L’impact sur le volume des affaires jugées à Paris, probablement sera encore plus important. En effet, si les juridictions nationales conservent leur compétence en matière de concurrence déloyale, en France, quand ceux-ci sont connexes à l’atteinte à un brevet, ils sont examinés actuellement par le Tribunal de grande instance de Paris. Avec la perte du contentieux du brevet européen, l’article L 615-17 du CPI trouvera-t-il encore à s’appliquer hors le cas de l’atteinte au brevet français ? Les tribunaux de commerce retrouveraient-ils leur compétence de droit commun, puisque le Tribunal de grande instance de Paris perdant sa compétence au principal sur l’atteinte à la partie française du brevet européen comment pourrait-il conserver sa compétence en matière d’actes de concurrence déloyale fondée sur leur caractère accessoire ?

Parallèlement au contentieux devant la juridiction unifiée du brevet, un autre contentieux devra être mené pour les actes de concurrence déloyale connexe à ceux-ci et ce contentieux sera mené devant une juridiction française. Ou bien, ce second contentieux n’existera jamais en pratique parce que les parties préféreront concentrer leurs efforts sur l’action principale en contrefaçon de brevet européen ou unitaire.

• La licence et la cession du brevet européen à effet unitaire, des brevets européens et des CCP .

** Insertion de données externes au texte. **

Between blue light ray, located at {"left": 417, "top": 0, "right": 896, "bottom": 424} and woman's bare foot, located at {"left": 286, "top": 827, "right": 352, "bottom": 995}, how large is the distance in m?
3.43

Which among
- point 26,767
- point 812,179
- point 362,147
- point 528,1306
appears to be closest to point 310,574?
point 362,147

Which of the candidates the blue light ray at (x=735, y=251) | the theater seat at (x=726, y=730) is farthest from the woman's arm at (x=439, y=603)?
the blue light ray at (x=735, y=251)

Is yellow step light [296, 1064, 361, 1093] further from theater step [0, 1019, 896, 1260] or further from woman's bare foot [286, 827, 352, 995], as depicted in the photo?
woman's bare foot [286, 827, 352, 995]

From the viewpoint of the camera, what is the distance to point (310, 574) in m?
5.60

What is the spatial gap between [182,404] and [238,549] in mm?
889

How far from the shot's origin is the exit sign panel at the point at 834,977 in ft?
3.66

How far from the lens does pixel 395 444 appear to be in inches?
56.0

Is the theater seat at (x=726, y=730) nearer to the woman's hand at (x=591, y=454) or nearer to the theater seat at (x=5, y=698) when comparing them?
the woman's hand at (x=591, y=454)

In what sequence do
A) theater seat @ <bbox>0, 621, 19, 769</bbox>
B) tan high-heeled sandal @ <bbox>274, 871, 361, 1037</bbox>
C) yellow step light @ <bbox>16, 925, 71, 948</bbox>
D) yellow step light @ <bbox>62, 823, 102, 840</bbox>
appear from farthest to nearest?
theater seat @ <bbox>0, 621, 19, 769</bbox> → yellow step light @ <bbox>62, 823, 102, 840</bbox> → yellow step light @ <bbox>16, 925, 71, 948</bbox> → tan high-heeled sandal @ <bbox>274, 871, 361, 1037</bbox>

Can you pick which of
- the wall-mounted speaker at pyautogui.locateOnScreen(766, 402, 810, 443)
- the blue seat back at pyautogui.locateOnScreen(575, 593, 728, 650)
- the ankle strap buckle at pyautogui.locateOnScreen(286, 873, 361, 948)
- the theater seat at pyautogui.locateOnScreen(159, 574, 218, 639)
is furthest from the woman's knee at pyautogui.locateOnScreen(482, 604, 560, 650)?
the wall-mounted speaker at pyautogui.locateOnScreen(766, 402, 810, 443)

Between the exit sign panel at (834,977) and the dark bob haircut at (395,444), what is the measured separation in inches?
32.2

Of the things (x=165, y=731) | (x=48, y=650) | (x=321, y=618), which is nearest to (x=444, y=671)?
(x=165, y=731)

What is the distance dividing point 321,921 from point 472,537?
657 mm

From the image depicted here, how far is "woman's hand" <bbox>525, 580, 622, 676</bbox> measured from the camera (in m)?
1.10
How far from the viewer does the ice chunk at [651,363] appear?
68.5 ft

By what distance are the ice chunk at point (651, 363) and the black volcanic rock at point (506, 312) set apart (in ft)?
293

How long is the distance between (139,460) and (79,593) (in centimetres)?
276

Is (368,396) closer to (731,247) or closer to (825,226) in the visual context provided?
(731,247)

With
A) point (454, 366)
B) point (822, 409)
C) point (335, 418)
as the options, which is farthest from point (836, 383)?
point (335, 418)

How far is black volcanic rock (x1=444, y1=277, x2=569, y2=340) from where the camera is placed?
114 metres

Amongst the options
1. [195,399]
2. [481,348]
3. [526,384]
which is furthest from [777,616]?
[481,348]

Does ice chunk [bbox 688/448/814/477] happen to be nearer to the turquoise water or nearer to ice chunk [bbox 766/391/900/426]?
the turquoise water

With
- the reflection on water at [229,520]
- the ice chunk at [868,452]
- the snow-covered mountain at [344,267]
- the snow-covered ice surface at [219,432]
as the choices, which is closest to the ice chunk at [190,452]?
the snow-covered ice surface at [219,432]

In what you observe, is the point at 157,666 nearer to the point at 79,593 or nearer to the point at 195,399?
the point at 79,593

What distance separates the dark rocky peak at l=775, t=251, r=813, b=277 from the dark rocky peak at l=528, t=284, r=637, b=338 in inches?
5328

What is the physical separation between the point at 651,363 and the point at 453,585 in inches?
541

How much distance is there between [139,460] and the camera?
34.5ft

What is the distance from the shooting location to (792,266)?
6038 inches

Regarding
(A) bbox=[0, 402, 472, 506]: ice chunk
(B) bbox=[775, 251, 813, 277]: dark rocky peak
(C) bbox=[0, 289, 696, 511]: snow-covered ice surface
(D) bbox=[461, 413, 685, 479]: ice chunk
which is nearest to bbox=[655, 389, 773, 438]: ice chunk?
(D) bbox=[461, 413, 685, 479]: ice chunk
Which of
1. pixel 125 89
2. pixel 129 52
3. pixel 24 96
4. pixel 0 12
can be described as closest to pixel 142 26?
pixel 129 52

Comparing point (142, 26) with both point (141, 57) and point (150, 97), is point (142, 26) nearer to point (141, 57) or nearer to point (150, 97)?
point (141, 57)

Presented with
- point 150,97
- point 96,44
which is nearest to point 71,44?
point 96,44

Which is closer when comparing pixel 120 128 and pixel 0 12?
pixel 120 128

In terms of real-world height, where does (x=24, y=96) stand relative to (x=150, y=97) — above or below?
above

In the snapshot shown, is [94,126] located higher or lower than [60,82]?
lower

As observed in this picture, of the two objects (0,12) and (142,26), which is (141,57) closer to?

- La licence de droit du brevet unitaire. Son contentieux appartiendra à la juridiction unifiée du brevet.

- Pour les licences obligatoires : le règlement sur la coopération renforcée prévoit que les licences obligatoires pour les brevets européens à effet unitaire devraient être régies par le droit des États membres participants en ce qui concerne leurs territoires respectifs. S’agit-il d’une reconnaissance de la compétence des juridictions nationales ou simplement de l’indication de(s) loi(s) à laquelle (auxquelles) ces licences seront soumises ?

- Les autres licences et les cessions. Pour les contentieux contractuels entre le titulaire du brevet unitaire et son licencié. A priori, les juridictions nationales conserveraient leur compétence mais la cession du brevet unitaire devant être pour l’ensemble des États membres sous peine de perte du caractère unitaire du brevet, le pouvoir d’attraction de la Juridiction Unifiée du brevet ne devra pas être sous-estimé.

• Le CCP

La juridiction unifiée du brevet se voit reconnaitre une compétence en matière de CCP. Passée la période transitoire, le CCP accordé sur un brevet européen aura obligatoirement ses contentieux de la validité et de l’atteinte transférés à la juridiction unifiée. Mais pour ces CCP quand ils seront délivrés par l’INPI, les conditions nationales relatives à leur délivrance pourront-elles encore être examinées par la Cour de Paris dans le cadre de recours contre la décision de leur délivrance ?

Philippe Schmitt Avocat www.schmitt-avocats.fr https://www.linkedin.com/in/avocatmarquebrevetmodele/

[1L’essentiel de l’innovation européenne sera protégée par la Juridiction Unifiée créée avec le brevet unitaire https://www.village-justice.com/articles/Juridiction-Unifiee-creee-brevet,13794.html.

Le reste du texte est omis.